Lesbian and bi women drinking, using drugs at risky levels
A newly published West Australian study has found lesbian and bisexual women are at greater risk of drinking at dangerous levels and engaging in illicit drug use, while many seem to also be complacent about the need for regular cervical cancer testing.
The study, Women in contact with the Perth gay and lesbian community, conducted by the Western Australian Centre for Health Promotion Research (WACHPR) at Curtin University surveyed almost 900 women about their sexual history, alcohol and drug use, instances of discrimination and their health.
The study found 27 per cent of respondents had never had a pap smear while a further 8 per cent had only had a test over three years ago.
Lead researcher, Jude Comfort, said the study’s findings were worrying.
“This is an important screening tool for cervical cancer,” Comfort said. “The numbers suggest a poor understanding that lesbians need pap smears.”
According to the survey, while levels of lesbian and bisexual women who drank alcohol were similar to that found in the general community, almost half of respondents drank more than National Health Medical Research Council guidelines recommended to reduce the lifetime risk of alcohol related disease or injury. Nearly a third drank at levels that would be classified as ‘binge drinking’.
In the preceding six months, 49 per cent of respondents had also used an illicit drug including cannabis (36 per cent), ecstasy (18 per cent), and speed (16 per cent).
“To contextualise this, the authors note that LBQ women report illicit drugs use at a similar level to that of young heterosexual men,” the report states.
“Despite stark evidence that a lesbian, bisexual or queer identity appears predictive of drug use, harm reduction efforts have largely focused on gay men.”
Though the rate of smoking among women within the general population is 16 per cent, over a third of lesbian and bisexual women in the study reported smoking tobacco.
One possible explanation for the extremely high rates of drinking, smoking and drug use found within the survey sample could be that the average age of respondents was only 26.

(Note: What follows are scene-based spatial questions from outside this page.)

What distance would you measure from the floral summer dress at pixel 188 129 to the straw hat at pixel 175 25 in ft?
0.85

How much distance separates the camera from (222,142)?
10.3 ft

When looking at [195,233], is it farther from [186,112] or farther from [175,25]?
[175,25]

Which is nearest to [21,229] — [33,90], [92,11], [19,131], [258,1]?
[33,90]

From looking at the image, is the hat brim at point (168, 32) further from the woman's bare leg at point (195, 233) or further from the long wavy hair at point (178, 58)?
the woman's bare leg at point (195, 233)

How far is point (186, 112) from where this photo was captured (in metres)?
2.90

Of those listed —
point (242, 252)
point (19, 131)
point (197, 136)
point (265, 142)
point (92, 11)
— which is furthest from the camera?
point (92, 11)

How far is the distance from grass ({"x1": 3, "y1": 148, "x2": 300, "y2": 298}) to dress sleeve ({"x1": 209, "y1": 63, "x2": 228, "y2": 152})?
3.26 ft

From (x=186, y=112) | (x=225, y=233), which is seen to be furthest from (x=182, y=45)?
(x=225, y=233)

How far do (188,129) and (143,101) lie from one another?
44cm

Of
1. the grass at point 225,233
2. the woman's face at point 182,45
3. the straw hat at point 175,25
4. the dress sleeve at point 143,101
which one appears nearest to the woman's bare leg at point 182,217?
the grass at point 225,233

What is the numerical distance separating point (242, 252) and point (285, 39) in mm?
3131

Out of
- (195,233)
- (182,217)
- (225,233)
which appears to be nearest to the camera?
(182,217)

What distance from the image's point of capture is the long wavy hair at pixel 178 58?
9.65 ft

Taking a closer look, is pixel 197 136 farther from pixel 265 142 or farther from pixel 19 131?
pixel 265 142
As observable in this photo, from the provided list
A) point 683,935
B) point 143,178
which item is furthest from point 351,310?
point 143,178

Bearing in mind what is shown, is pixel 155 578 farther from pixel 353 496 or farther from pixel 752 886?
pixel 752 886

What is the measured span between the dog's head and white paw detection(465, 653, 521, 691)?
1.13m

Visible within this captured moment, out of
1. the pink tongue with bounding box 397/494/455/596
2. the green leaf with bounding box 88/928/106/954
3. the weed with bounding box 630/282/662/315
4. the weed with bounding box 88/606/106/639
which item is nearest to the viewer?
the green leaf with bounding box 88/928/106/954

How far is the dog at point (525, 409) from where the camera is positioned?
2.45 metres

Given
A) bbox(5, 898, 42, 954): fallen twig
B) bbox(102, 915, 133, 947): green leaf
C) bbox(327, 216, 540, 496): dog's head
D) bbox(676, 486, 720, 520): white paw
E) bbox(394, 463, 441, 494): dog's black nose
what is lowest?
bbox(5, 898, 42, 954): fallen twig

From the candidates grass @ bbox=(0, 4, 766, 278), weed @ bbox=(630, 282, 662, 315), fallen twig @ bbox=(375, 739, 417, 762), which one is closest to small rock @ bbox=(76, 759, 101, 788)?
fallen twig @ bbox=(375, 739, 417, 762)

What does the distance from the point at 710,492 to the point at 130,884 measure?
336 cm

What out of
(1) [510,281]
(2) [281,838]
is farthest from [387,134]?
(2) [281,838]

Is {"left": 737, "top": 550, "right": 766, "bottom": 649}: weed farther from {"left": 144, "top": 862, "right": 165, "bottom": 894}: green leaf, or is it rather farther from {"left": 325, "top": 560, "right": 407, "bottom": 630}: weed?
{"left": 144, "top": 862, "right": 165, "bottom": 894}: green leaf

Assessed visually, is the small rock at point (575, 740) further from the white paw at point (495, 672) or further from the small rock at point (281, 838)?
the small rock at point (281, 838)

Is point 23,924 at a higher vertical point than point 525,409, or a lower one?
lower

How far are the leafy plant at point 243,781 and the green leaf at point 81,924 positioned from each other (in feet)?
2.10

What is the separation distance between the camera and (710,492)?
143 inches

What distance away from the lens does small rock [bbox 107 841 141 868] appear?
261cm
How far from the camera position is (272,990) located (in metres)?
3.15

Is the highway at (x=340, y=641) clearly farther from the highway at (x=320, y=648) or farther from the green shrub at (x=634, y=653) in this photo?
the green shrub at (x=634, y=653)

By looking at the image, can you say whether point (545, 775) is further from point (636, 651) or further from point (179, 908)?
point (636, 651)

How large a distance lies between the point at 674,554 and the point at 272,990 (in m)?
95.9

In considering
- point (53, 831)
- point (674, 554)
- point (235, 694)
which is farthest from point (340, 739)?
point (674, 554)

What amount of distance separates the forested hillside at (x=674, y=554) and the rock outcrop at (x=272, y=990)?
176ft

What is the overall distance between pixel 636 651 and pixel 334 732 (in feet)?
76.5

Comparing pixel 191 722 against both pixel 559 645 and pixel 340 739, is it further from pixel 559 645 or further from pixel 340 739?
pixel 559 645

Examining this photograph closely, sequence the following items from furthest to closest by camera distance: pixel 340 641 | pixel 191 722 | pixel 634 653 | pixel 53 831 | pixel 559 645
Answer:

The survey also shows 35 per cent of respondents had experienced some form of anti-gay discrimination in the preceding 12 months while more than 20 per cent had experienced domestic violence while in a relationship with a female partner.
Comfort said the study showed current health promotion, prevention and intervention programs specifically addressing lifestyle and health issues for lesbian and bisexual women were disappointing.
“We hope that this study will provide important guidance to future public health programs targeting the lesbian and bisexual women’s population.
They also provide direction for further research to better understand the preventative health needs of this group,” she said.